Transforming Slot Schema Induction with Generative Dialogue State Inference
James D. Finch, Boxin Zhao, Jinho D. Choi
TL;DR
GenDSI tackles slot schema induction for task-oriented dialogue by using a generative dialogue state generator to produce slot-value candidates with predicted slot names from unlabeled dialogues. The pipeline encodes candidates with SBERT and clusters them with HDBSCAN to form unified slot schemas, enabling automatic naming of slots. On MultiWOZ and SGD, GenDSI outperforms prior SoTA SSI methods, reducing redundancy and improving recall and value purity while maintaining robustness to unseen domains. This approach enables scalable, domain-agnostic dialogue state representations with minimal manual schema engineering.
Abstract
The challenge of defining a slot schema to represent the state of a task-oriented dialogue system is addressed by Slot Schema Induction (SSI), which aims to automatically induce slots from unlabeled dialogue data. Whereas previous approaches induce slots by clustering value spans extracted directly from the dialogue text, we demonstrate the power of discovering slots using a generative approach.
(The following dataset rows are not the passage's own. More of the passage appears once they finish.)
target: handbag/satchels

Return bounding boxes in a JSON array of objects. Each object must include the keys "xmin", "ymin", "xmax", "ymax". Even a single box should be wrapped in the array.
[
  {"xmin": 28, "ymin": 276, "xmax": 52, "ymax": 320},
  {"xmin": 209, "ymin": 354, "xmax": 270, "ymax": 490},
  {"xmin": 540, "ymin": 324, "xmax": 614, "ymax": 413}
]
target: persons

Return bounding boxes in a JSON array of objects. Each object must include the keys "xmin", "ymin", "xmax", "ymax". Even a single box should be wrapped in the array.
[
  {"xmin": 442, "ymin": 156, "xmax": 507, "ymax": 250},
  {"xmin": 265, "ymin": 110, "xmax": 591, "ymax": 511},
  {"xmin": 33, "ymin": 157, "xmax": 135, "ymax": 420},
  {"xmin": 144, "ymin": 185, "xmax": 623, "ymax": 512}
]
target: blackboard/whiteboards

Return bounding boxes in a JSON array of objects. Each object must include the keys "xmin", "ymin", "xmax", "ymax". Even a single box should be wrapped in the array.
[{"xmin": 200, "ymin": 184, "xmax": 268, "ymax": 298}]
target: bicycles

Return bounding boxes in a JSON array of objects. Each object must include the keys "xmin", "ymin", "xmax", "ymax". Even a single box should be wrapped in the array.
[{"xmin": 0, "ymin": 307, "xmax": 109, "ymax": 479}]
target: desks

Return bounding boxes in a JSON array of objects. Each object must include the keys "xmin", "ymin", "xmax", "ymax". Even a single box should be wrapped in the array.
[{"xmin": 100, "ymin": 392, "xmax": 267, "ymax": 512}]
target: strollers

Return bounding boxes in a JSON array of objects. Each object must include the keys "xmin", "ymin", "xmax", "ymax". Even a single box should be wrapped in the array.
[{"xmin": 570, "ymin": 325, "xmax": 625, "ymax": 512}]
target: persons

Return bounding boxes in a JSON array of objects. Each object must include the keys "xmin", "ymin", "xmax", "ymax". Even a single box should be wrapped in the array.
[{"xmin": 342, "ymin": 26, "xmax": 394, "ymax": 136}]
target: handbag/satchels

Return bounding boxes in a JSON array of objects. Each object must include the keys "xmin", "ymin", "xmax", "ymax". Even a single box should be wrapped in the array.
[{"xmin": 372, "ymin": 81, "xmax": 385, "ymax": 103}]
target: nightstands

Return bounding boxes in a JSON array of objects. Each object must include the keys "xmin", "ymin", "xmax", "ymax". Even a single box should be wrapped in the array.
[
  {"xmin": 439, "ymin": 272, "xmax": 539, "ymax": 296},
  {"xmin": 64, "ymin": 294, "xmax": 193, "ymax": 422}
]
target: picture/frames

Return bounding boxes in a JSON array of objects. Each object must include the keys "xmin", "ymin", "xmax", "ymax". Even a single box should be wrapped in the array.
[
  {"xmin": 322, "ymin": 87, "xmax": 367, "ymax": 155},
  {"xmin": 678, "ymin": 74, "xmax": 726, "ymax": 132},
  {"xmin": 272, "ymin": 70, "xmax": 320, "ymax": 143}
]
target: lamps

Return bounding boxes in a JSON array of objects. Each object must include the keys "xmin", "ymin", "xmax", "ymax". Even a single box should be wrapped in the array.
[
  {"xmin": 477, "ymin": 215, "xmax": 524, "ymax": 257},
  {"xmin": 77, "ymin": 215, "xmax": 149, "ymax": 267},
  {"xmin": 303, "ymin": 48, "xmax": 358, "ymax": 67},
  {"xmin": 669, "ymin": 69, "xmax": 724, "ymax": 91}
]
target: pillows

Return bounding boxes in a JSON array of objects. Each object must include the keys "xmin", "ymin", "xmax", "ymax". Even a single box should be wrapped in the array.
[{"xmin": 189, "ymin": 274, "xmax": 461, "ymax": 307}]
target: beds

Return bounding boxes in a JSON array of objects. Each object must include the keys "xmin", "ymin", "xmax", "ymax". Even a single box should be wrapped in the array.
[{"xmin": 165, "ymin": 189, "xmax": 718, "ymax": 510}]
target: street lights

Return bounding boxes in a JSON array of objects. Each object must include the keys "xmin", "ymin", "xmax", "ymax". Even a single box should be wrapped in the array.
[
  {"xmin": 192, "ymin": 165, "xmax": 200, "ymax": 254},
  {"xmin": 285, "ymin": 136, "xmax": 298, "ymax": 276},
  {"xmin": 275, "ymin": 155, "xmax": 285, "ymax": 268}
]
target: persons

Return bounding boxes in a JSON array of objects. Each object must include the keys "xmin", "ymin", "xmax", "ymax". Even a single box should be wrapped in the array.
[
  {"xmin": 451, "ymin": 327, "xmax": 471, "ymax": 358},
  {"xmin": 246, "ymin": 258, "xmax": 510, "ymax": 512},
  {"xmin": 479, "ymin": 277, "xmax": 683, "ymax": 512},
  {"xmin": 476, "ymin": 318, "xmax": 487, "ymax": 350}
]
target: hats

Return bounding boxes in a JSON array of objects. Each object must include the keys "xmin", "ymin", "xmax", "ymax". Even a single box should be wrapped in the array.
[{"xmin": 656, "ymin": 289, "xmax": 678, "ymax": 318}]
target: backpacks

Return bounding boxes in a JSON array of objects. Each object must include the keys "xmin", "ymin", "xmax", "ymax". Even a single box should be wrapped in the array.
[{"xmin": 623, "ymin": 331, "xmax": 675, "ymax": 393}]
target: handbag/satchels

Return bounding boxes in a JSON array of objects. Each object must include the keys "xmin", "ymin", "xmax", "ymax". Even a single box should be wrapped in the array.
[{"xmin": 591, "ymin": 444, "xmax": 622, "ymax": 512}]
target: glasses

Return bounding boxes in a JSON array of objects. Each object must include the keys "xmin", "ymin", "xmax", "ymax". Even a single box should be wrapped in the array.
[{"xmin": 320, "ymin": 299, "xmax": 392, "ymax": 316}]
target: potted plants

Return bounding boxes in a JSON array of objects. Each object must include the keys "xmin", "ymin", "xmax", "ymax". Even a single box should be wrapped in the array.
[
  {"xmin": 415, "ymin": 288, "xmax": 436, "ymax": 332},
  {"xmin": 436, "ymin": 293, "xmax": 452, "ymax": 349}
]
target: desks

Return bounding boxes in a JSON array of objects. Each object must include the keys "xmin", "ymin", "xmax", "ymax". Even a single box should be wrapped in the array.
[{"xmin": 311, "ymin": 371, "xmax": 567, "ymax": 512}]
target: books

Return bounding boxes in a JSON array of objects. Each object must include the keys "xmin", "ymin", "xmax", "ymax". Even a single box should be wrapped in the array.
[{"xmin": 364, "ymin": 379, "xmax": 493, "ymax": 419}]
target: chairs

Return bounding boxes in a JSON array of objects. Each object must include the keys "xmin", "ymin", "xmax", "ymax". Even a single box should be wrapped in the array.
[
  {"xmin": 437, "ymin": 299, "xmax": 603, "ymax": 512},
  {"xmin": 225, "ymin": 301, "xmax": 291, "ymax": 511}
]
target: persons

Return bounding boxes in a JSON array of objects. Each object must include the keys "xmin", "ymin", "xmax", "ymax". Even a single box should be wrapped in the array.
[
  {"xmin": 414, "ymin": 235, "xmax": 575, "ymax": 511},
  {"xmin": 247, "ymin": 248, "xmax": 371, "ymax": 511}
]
By training a model to generate slot names and values that summarize key dialogue information with no prior task knowledge, our SSI method discovers high-quality candidate information for representing dialogue state. These discovered slot-value candidates can be easily clustered into unified slot schemas that align well with human-authored schemas. Experimental comparisons on the MultiWOZ and SGD datasets demonstrate that Generative Dialogue State Inference (GenDSI) outperforms the previous state-of-the-art on multiple aspects of the SSI task.